◆ Passage
┄┄┄┄┄┄┄┄┄┄

Adherents to the Seventh-day Adventist faith refused to take combat roles in the military because of their religious views, but they were willing to serve. Consequently, they swelled the ranks of medics, cooks, dental units and chaplains' assistants in the Army.

In the early '50s, Col. W. D. Tigertt, commander of the U.S. Army Medical Unit, went to the head of the Seventh-day Adventist Church just outside Washington and proposed the idea of using Seventh-day Adventists in the Army for biological experiments.

Their meeting led to an ongoing relationship between the Army and the church that formed a foundation for Operation Whitecoat, first at Walter Reed Medical Center in Washington and later Fort Detrick in Frederick, Md.

Every two years, an Army officer and a church official would visit the Army medic recruits at Fort Sam Houston in San Antonio. They were told about an opportunity to volunteer for an important project that could save American lives while developing offensive weapons, former volunteers recall.

┄┄┄┄┄┄┄┄┄┄

[Rows from a data collection]
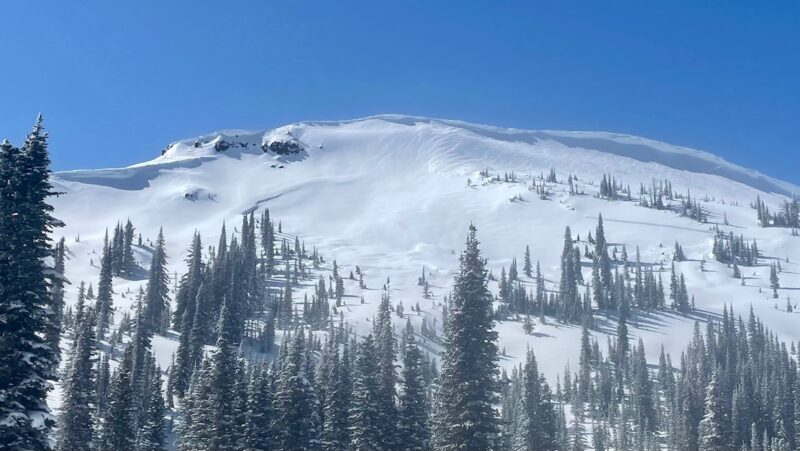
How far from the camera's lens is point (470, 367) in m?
52.0

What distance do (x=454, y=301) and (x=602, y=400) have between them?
13064 centimetres

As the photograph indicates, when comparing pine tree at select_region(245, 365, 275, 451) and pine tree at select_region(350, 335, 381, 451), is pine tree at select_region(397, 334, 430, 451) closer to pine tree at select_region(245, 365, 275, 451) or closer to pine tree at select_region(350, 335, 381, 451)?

┄┄┄┄┄┄┄┄┄┄

◆ Task to complete
Continue the passage about Operation Whitecoat and its Seventh-day Adventist volunteers, starting after its last sentence.

◆ Response for this exercise
"We were not pushed to say yes or no, but most of us said yes," Olesen remembers. "I think they handled it well. It actually sounded like a neat opportunity. Of course, I was young. Maybe I was stupid."

Experiments ranged from exposing volunteers to Q fever and tularemia to testing vaccines for Venezuelan equine encephalitis and yellow fever. The giant metal sphere, the "Eight Ball," was used to test aerosolized biological agents. This relic of the Cold War is on the National Register of Historic Places.

Frank Damazo, a semiretired surgeon in Frederick and a Seventh-day Adventist who serves as an unofficial historian of the Whitecoat volunteers, says volunteering for Army-sponsored biological experiments fit in with the church's beliefs in service and non-violence.

"These men volunteered because it's serving God, country and humanity," Damazo says. "That's part of their religion."

Throughout the Whitecoat program, about 80% of the 2,300 volunteers took part in a biological experiment, says Col. Arthur Anderson, chief of human use and ethics at the United States Army Medical Research Institute of Infectious Diseases (USAMRIID), the modern-day version of the U.S. Army Medical Unit.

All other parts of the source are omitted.